• [Goal of the exercise] Reproduce the following passage on rock music's changing eras word for word, from its first line to its last.

• [Source text]
It’s no longer the sound of the street…
The initial burst came with the Beatles and the British Invasion, a new sound everybody went wild for.
Then came the late ’60s free-form FM era, everything from the Doors‘ “The End” to Cream’s “Tales Of Brave Ulysses” to Jimi Hendrix‘s “Purple Haze.”
Sure, some of these tracks crossed over to AM, were single hits, but this was the era, after Sgt. Pepper, when you wanted to make an album length STATEMENT!
In the early ’70s, it was about experimentation and musicianship. Ergo, the prog rock bands. Even Queen. We admired those with chops.
Then came the codification and consolidation of FM radio by Lee Abrams and suddenly all the action was on FM and bands being banged on that format went nuclear. Stadium shows were de rigueur. There was so much money involved that it could not be overlooked, ergo, corporate rock, music made to make money.

• [Items]
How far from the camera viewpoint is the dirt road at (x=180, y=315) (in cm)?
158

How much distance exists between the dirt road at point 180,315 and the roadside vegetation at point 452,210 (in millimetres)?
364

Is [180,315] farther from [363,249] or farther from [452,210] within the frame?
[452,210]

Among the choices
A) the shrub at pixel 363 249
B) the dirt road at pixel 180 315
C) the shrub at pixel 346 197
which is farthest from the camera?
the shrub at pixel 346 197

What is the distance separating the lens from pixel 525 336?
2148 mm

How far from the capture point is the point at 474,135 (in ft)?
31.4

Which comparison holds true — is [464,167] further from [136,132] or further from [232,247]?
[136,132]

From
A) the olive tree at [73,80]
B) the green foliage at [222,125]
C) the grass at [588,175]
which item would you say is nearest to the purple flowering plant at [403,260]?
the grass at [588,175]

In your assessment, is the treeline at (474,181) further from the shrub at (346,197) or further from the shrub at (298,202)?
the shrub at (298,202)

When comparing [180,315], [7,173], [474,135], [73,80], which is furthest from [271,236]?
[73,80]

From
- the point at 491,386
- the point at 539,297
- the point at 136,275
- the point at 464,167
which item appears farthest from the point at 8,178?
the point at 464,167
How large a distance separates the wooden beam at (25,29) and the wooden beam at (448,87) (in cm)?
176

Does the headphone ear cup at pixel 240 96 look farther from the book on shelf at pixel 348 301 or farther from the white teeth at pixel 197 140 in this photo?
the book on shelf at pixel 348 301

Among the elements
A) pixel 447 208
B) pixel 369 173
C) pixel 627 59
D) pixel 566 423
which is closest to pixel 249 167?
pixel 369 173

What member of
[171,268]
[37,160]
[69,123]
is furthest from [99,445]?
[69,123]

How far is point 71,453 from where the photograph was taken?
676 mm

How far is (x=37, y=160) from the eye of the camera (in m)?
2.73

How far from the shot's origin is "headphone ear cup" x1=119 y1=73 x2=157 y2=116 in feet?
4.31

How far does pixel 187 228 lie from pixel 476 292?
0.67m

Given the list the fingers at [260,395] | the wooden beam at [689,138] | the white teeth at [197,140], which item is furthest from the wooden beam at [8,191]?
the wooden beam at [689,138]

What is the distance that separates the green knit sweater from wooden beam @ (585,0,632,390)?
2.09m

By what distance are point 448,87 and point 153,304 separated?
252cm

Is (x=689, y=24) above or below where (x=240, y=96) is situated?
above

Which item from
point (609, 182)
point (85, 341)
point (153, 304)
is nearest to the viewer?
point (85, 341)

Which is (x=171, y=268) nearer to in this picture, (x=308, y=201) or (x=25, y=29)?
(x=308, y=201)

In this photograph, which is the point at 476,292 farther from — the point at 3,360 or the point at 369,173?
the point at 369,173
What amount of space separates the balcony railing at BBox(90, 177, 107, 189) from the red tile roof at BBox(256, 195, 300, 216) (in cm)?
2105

• [Task output]
It’s no longer the sound of the street…
The initial burst came with the Beatles and the British Invasion, a new sound everybody went wild for.
Then came the late ’60s free-form FM era, everything from the Doors‘ “The End” to Cream’s “Tales Of Brave Ulysses” to Jimi Hendrix‘s “Purple Haze.”
Sure, some of these tracks crossed over to AM, were single hits, but this was the era, after Sgt. Pepper, when you wanted to make an album length STATEMENT!
In the early ’70s, it was about experimentation and musicianship. Ergo, the prog rock bands. Even Queen. We admired those with chops.
Then came the codification and consolidation of FM radio by Lee Abrams and suddenly all the action was on FM and bands being banged on that format went nuclear. Stadium shows were de rigueur. There was so much money involved that it could not be overlooked, ergo, corporate rock, music made to make money.